Microorganisms and Enzymes Make Life Possible
We are making food waste smarter
Microorganisms are microscopic, living, single-celled organisms called bacteria. Most microorganisms in the world are very beneficial, as they are the “housekeepers” of the planet. They remove toxins from water and soil and degrade organic matter from dead plants and animals. Without microorganisms, life would be impossible. Microorganisms perform their work by producing enzymes. Microorganisms are really quite smart – they can detect the organics present in waste and produce only the enzymes that are needed to break down the Organics.
Microorganisms are also very prolific.
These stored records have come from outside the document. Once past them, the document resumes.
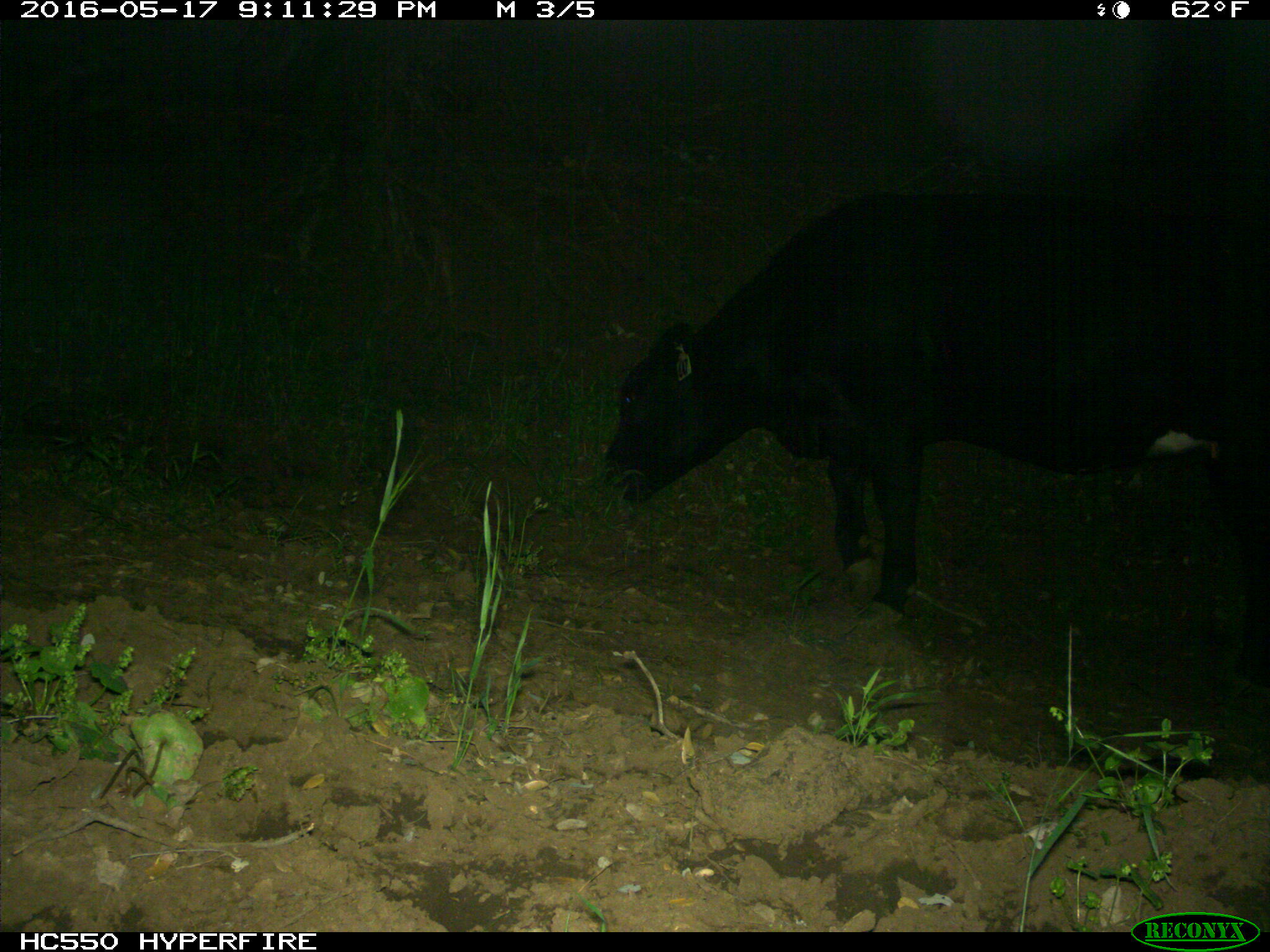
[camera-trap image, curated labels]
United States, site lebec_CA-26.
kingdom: Animalia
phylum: Chordata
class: Mammalia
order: Artiodactyla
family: Bovidae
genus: Bos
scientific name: Bos taurus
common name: domestic cow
Bos taurus (domestic cow).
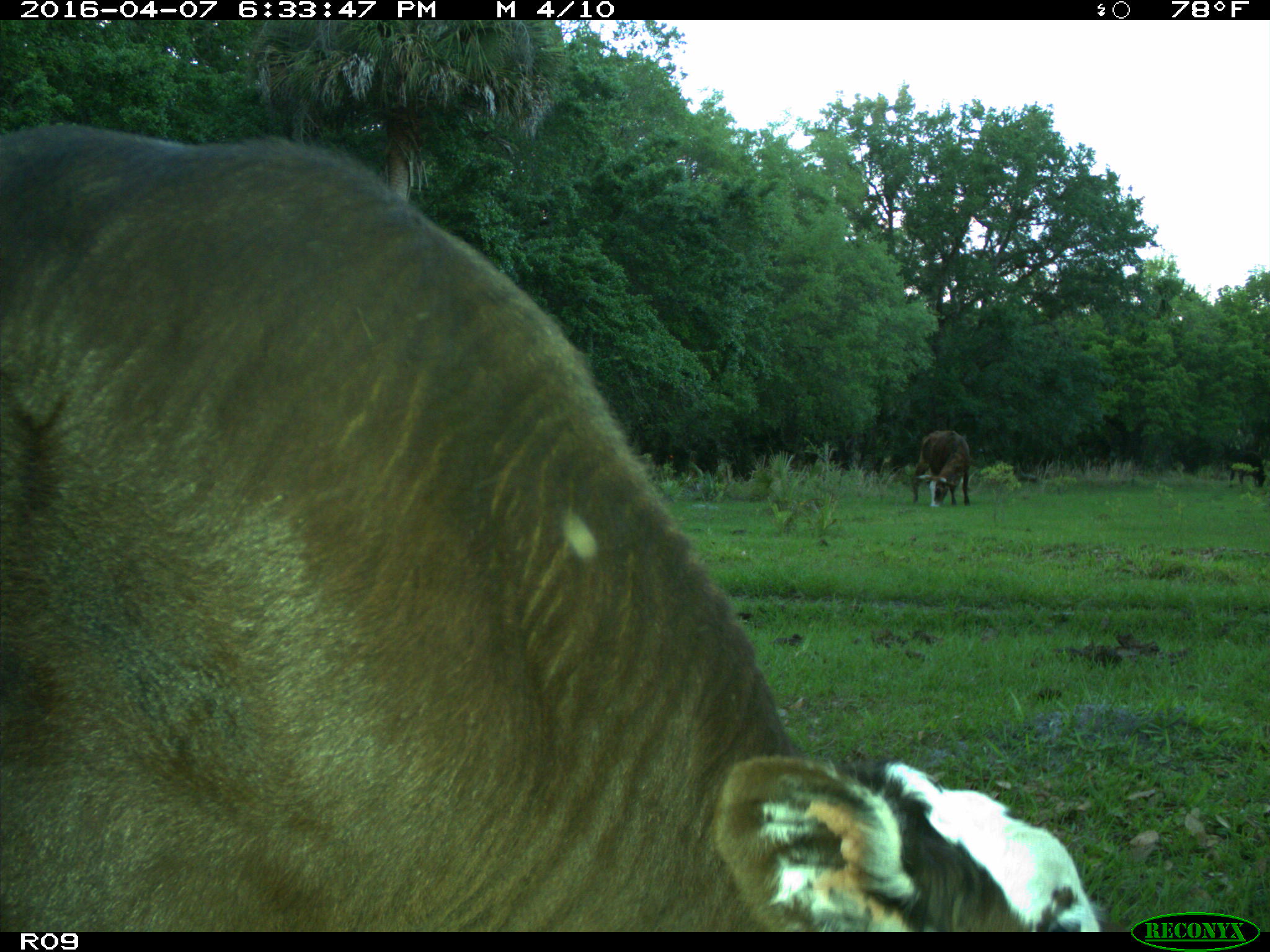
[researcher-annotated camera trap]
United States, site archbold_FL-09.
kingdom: Animalia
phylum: Chordata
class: Mammalia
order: Artiodactyla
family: Bovidae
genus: Bos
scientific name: Bos taurus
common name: domestic cow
Bos taurus (domestic cow).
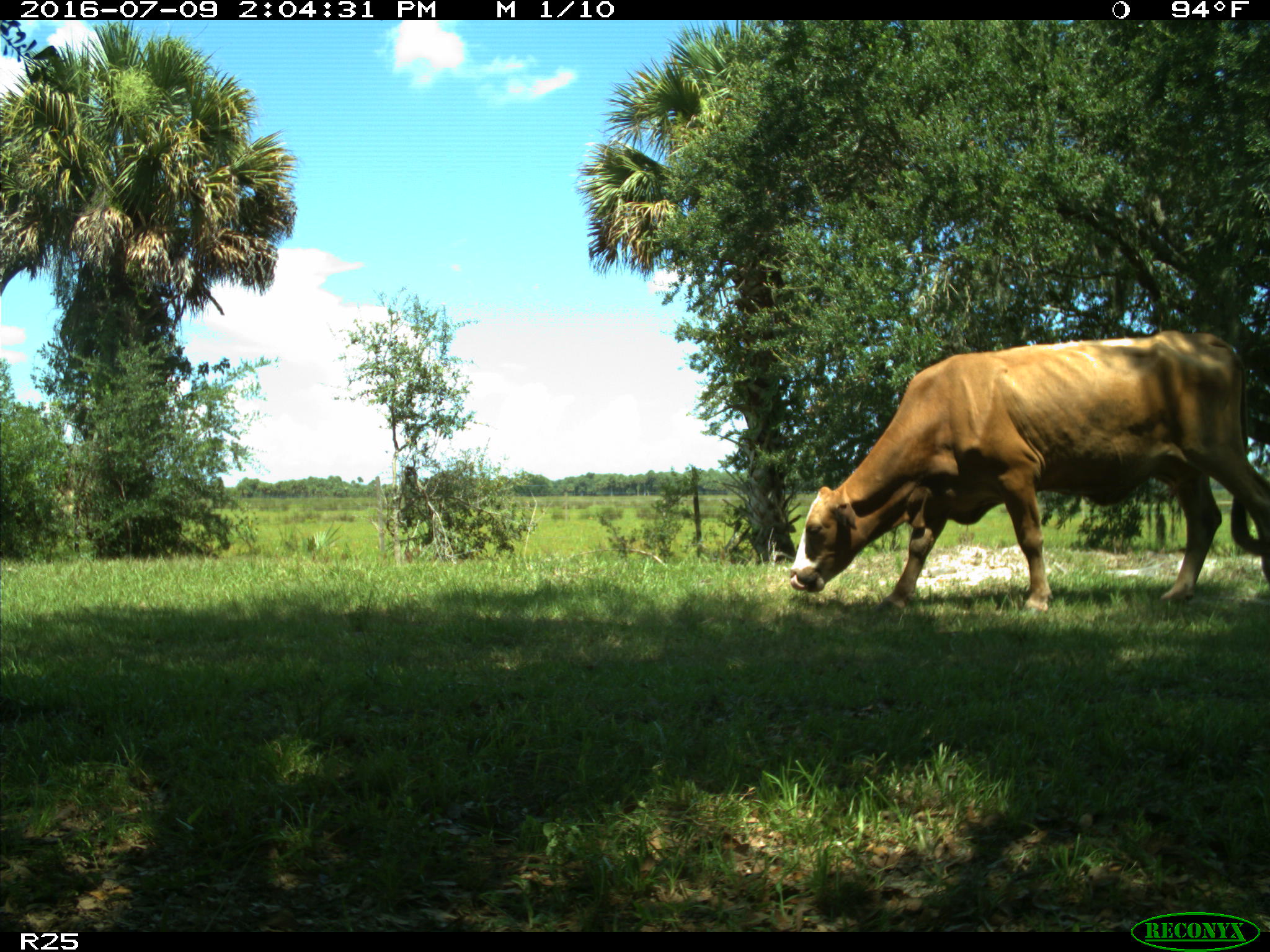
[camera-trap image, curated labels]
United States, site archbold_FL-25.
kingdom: Animalia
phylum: Chordata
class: Mammalia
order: Artiodactyla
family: Bovidae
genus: Bos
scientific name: Bos taurus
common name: domestic cow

In a very short amount of time after microorganisms have adapted to their environment, they increase their populations, in some cases doubling their population in as little as 20-40 minutes, to perform optimally for their conditions. As the microorganisms thrive in the food waste and multiples, the production of the enzymes increase in proportion. That is why natural microbial digestion is so effective.
Enzymes are natural proteins that function as highly selective biochemical catalysts that convert one molecule to another. They are essential to life because they speed up metabolic reactions to a great extent, but do not undergo any change in themselves. Unlike microorganisms, enzymes are not self-regenerating and have to have optimal conditions to sustain life.
Microorganisms are 100% natural and non-pathogenic. Microorganisms both degrade complex waste and consume the by-products resulting in fewer contaminants in the greywater. Enzymes by themselves are not very effective. Enzymes do not actually consume waste, they simply break complex compounds (food wastes) into simpler compounds (e.g., sugars and acids). Microorganisms are still required to finish the job.